The Meteoriet consortium spearheaded by Salland Engineering has received close to 1 million euros from European investment fund OP-Oost to develop an all-in-one Mems testing instrument. “We’ll be able to perform automated Mems testing on an industrial scale, allowing us to position ourselves as the world’s Mems Test Valley,” says Paul van Ulsen, CEO and owner of Salland. Reportedly, there have already been inquiries about the project from abroad.

Requiring specialized equipment and procedures, testing of Mems chips is more complex than that of regular chips. As a result, Mems chips are often assembled and packaged without any testing, taking for granted that a percentage of the final modules won’t be functional.

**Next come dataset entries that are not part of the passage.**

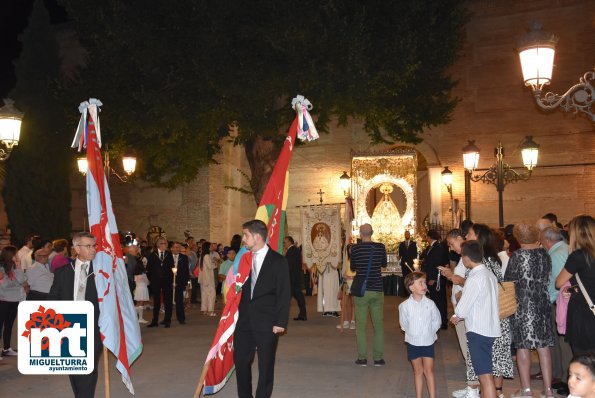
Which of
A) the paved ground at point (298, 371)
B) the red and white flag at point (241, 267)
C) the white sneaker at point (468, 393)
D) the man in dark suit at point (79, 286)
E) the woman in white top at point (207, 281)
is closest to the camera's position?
the man in dark suit at point (79, 286)

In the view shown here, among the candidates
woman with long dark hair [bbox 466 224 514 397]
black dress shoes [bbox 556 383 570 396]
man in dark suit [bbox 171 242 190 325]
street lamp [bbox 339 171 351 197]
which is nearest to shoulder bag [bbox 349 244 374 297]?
woman with long dark hair [bbox 466 224 514 397]

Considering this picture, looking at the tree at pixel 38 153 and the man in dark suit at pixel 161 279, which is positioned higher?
the tree at pixel 38 153

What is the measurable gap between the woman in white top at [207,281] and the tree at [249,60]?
2.30 meters

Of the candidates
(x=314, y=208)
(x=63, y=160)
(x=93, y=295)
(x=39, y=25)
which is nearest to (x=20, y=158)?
(x=63, y=160)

This increases the overall cost of Mems technology, and therefore discourages its adoption.

Mems test instrument
Condensing a Mems test setup to a single industrial test instrument. Credit: Oost NL

By developing an integrated approach to Mems testing, Salland, together with Bronkhorst High-Tech, Maser Engineering, Saxion University of Applied Sciences and the University of Twente, hopes to give the Mems market a boost, which will obviously benefit the test ecosystem in the (east of) the Netherlands as well. Moreover, the results of the Mems project will likely extend to other technologies with a testing bottleneck, such as integrated photonics.

The Meteoriet project has a total budget of 2.25 million euros, of which about 932 thousand euros is subsidized by the European Union through OP-Oost – the EU fund for regional development in the provinces of Gelderland and Overijssel.